EXTRACTED DATA -

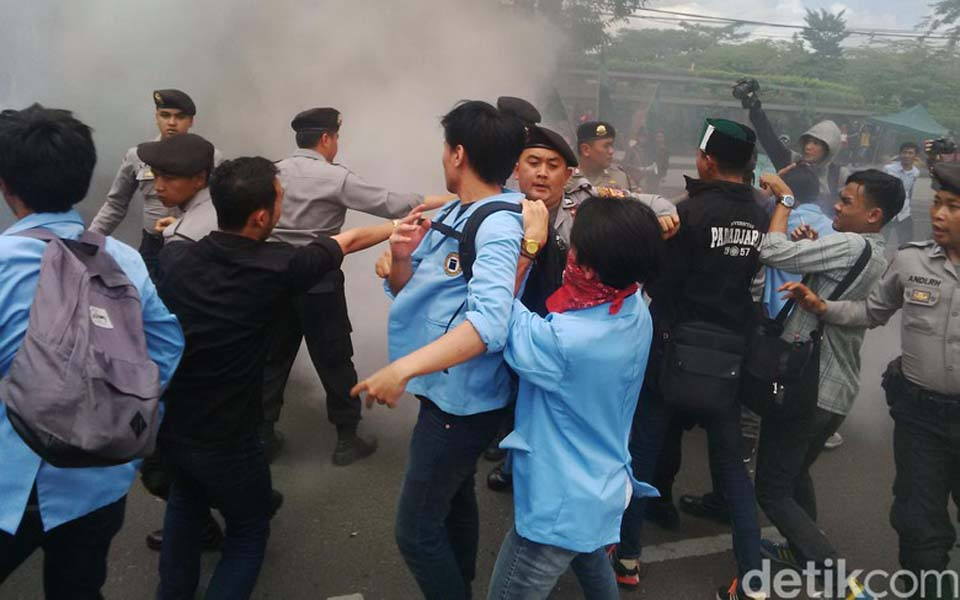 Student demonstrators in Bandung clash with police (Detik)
--
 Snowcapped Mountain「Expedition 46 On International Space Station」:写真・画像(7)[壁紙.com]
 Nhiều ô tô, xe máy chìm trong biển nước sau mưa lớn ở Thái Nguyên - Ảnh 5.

HOW TO COMPLETE THIS TASK - Restate word for word only the lines above from the line containing "Snowcapped Mountain「Expedition 46" to the line containing "Nhiều ô tô, xe", both of them included.

ANSWER SPACE -
 Snowcapped Mountain「Expedition 46 On International Space Station」:写真・画像(7)[壁紙.com]
 Nhiều ô tô, xe máy chìm trong biển nước sau mưa lớn ở Thái Nguyên - Ảnh 5.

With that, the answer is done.